__WORK INSTRUCTIONS__:
Using the listing below, set down exactly the lines from the one that contains "Image Of Retro" through the one that contains "set of front and back view tee hoodie", with no pictures.

__PROVIDED INFORMATION__:
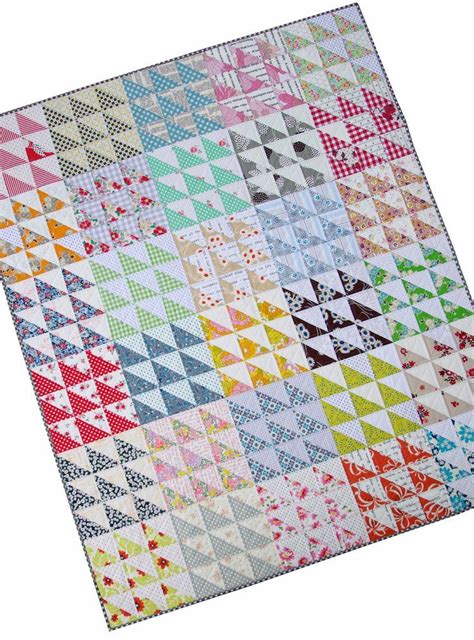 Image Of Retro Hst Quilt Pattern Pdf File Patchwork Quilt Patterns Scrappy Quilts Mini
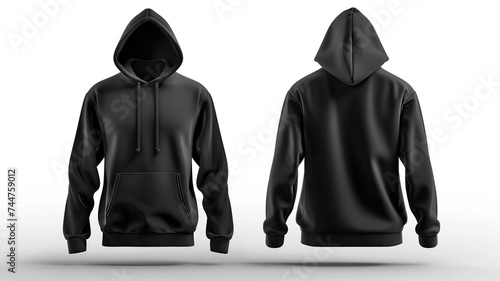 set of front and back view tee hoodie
* * *
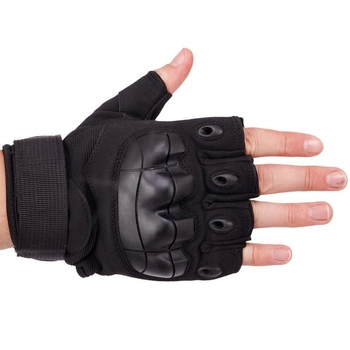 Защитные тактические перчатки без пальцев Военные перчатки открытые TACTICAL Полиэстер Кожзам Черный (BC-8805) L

__ANSWER TO THIS EXERCISE__:
 Image Of Retro Hst Quilt Pattern Pdf File Patchwork Quilt Patterns Scrappy Quilts Mini
 set of front and back view tee hoodie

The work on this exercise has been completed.